Sber’s GigaChat neural network model outperformed most publicly available models according to the MERA benchmark. This was reported by the press service of the financial institution.
Two Sber neural network models were presented for measurement: GigaChat PRO and GigaChat Lite+.
As a result of a test task consisting of 21 tasks in the format of instructions on various knowledge areas, GigaChat PRO received a score of 51.3 out of 100, beating the Mixtral 8x7B Instruct model, which received 47.8 points.
Sberbank stated that the open evaluation system allows objective and transparent assessment of models’ capabilities.
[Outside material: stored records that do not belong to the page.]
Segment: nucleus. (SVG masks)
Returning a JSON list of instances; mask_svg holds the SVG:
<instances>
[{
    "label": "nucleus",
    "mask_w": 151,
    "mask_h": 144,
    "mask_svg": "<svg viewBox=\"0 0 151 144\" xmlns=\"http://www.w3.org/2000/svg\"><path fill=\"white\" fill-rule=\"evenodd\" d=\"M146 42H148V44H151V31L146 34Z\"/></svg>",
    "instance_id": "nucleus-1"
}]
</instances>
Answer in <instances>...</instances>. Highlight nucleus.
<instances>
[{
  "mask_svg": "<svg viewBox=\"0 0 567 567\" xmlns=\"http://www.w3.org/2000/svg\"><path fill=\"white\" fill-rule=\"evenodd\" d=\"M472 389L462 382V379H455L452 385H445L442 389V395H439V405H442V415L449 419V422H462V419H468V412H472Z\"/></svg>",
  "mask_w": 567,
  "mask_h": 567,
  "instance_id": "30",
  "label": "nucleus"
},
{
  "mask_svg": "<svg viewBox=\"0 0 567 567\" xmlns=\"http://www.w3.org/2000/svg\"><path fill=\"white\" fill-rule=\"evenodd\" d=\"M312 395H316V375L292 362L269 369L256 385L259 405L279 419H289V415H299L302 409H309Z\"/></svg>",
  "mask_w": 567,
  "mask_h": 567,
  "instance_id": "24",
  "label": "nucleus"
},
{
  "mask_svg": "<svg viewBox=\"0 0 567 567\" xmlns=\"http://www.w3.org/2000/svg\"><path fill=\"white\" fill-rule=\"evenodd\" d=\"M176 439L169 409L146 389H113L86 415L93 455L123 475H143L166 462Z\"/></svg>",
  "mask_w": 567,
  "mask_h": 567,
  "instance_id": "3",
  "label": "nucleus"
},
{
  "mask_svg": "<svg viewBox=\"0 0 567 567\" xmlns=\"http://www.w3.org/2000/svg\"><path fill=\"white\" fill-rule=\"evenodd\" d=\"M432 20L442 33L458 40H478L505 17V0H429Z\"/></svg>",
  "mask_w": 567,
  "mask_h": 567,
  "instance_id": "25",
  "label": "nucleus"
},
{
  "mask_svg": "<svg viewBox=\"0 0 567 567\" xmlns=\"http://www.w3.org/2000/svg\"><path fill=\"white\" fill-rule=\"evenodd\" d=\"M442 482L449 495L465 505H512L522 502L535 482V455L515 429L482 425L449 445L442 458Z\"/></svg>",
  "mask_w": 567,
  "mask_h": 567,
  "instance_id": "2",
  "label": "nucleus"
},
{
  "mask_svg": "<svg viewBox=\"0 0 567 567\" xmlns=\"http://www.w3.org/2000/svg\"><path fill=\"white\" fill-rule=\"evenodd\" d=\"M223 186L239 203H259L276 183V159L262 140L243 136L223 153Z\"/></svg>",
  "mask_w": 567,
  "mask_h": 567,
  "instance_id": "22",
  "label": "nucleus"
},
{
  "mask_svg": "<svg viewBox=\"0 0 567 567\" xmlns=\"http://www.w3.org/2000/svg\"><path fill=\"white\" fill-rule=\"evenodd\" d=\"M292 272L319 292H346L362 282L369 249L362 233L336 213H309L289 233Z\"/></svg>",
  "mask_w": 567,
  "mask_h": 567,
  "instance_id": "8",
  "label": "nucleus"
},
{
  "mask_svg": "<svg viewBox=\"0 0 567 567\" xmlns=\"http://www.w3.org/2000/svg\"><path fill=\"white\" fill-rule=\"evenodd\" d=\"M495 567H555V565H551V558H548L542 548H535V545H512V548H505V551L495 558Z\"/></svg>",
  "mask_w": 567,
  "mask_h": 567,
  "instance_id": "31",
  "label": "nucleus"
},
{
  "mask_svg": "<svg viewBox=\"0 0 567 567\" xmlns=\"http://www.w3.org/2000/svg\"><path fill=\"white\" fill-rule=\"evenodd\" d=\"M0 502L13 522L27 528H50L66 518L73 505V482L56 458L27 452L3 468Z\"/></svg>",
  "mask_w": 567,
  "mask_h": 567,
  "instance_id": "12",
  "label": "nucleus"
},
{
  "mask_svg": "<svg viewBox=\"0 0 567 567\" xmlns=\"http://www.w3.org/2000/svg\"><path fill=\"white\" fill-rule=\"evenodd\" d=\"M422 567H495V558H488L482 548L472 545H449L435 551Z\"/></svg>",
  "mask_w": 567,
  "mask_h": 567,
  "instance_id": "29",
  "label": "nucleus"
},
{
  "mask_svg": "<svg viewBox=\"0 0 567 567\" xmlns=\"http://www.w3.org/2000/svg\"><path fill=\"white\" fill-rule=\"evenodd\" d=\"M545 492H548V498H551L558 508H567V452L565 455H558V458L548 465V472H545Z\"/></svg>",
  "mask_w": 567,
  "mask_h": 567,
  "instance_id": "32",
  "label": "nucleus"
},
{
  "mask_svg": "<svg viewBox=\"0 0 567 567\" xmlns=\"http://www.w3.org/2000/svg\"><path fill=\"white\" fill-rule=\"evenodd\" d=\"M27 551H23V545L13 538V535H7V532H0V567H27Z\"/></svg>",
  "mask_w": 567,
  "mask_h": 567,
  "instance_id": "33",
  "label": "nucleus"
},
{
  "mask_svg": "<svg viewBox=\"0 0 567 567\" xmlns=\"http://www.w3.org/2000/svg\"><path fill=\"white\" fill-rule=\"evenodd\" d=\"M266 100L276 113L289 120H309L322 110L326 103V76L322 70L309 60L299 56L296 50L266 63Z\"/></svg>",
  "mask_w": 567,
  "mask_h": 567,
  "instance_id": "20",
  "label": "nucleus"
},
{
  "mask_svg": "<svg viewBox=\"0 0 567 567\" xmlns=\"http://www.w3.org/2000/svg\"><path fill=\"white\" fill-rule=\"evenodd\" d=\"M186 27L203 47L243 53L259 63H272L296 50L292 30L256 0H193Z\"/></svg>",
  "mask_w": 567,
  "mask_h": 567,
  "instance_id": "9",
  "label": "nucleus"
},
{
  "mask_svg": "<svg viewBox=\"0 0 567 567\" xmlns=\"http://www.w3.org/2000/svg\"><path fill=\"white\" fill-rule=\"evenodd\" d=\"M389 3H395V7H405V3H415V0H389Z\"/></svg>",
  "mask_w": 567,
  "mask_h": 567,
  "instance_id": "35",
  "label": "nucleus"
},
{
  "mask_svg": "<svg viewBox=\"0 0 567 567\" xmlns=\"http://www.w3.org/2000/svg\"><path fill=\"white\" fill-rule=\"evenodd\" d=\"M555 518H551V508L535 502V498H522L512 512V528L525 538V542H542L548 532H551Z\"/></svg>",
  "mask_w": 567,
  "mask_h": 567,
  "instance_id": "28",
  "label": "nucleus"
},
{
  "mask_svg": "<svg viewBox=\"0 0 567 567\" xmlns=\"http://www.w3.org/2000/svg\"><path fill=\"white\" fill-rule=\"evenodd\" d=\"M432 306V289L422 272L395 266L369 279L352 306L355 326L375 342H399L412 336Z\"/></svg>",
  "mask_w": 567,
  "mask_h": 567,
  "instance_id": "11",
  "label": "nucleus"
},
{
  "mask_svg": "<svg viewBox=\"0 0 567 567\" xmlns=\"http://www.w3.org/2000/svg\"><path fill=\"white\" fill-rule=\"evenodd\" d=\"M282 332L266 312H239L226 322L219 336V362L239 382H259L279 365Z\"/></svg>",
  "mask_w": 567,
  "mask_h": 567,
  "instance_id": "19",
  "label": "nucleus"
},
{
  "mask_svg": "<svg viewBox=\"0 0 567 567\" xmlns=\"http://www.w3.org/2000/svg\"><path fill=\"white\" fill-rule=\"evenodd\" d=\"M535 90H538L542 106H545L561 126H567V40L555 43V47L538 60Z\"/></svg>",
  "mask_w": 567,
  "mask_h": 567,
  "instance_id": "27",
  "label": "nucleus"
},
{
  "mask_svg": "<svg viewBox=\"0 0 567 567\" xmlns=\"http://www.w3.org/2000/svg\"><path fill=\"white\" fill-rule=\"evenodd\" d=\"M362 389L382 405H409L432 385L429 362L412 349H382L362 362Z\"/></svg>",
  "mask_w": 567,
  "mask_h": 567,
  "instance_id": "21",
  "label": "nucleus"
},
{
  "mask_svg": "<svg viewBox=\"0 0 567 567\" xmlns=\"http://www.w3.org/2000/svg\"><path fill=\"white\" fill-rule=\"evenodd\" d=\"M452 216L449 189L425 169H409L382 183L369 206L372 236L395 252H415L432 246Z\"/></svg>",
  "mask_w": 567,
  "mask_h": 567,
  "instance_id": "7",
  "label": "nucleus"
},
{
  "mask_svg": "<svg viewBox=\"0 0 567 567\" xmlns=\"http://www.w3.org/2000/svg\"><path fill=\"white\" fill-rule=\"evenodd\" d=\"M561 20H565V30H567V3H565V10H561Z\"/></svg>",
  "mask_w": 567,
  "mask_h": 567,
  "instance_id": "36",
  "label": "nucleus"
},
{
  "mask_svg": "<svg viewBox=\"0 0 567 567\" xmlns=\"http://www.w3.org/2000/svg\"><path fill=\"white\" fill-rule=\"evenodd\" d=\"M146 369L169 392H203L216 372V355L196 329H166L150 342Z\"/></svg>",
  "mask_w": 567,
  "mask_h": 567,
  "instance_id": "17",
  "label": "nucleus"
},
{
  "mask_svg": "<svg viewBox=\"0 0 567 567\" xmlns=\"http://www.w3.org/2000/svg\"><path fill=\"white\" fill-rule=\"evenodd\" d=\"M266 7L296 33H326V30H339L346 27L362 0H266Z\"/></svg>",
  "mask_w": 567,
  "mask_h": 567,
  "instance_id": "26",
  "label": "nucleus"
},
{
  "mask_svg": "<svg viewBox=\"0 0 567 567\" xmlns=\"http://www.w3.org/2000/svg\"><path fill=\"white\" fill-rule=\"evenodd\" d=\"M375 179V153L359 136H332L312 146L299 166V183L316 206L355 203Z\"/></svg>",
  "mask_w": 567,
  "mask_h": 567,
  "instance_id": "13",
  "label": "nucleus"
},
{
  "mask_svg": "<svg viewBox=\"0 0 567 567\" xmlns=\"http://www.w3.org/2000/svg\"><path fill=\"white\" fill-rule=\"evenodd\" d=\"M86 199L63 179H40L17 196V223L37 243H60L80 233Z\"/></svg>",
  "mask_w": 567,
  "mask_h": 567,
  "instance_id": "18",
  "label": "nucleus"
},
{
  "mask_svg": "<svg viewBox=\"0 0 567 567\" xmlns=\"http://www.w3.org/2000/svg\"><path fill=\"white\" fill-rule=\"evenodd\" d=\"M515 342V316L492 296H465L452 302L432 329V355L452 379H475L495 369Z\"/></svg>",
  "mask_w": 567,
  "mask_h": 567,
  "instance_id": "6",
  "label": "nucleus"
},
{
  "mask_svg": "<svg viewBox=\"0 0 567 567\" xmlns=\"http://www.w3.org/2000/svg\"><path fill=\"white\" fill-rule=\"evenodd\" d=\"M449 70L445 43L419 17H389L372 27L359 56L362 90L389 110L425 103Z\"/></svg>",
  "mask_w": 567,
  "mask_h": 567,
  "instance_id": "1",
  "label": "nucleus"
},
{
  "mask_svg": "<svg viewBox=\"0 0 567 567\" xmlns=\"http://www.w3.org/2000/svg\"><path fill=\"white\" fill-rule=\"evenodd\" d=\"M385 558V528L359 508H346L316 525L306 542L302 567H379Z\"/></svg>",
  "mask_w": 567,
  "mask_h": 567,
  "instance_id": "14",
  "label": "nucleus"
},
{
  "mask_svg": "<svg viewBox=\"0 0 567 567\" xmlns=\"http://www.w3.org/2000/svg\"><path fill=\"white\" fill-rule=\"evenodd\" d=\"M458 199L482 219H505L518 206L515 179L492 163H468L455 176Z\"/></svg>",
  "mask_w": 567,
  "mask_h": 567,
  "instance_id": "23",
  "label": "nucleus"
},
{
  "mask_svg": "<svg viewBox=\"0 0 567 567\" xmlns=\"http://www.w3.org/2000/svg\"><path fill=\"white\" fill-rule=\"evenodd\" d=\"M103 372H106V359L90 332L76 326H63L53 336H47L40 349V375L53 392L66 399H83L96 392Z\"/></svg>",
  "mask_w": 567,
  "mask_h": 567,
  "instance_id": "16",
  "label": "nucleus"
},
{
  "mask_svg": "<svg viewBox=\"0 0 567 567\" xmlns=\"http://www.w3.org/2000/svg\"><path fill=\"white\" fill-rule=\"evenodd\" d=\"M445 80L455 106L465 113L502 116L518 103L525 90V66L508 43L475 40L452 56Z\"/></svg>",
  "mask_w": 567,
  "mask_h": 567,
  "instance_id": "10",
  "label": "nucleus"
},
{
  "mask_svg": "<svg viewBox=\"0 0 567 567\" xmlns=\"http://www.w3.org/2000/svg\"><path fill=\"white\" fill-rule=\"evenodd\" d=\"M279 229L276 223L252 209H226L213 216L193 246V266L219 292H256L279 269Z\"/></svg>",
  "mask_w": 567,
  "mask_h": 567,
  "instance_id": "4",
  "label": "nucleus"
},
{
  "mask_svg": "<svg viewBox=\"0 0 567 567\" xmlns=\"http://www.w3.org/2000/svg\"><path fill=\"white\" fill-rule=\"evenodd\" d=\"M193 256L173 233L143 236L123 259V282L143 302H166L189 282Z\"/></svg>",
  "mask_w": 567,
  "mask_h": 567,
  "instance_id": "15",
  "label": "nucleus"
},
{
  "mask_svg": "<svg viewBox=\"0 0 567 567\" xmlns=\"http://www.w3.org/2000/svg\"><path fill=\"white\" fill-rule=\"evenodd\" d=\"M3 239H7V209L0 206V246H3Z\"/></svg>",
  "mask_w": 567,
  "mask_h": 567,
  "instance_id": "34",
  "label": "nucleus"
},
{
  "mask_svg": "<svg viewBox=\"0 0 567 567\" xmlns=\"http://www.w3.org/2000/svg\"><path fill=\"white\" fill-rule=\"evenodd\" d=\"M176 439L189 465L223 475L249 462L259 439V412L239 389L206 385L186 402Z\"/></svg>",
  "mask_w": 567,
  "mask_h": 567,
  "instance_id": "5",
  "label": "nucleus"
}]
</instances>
The more points the model earns, the more accurately artificial intelligence can solve many intellectual or everyday problems: it helps write articles in the desired style and format, search for information and prepare analyzes based on it.
The company explained that with the help of neural networks, businesses can create their own solutions and optimize their internal processes.
According to Andrey Belevtsev, Senior Deputy CTO, Head of Sberbank’s Technology block, in conditions where large language models are actively developed, it is important to have an up-to-date understanding of their real capabilities.
“Through the evaluation, users can understand how to use GigaChat, and researchers can obtain objective information for further training, adaptation and development of large language models,” the company’s top executive said.
Belevtsev believes that the test results are not only recognition of the work of the Sber team, but also a basis for improving the service to make it more convenient and useful for both ordinary users and businesses.
The concept of the MERA (Multimodal Assessment for Russian Language Architectures) benchmark was announced at the international conference AI Journey-2023. A number of Alliance member companies as well as academic partners Skoltech AI and the National Research University Higher School of Economics (HSE) participated in the creation of the tests.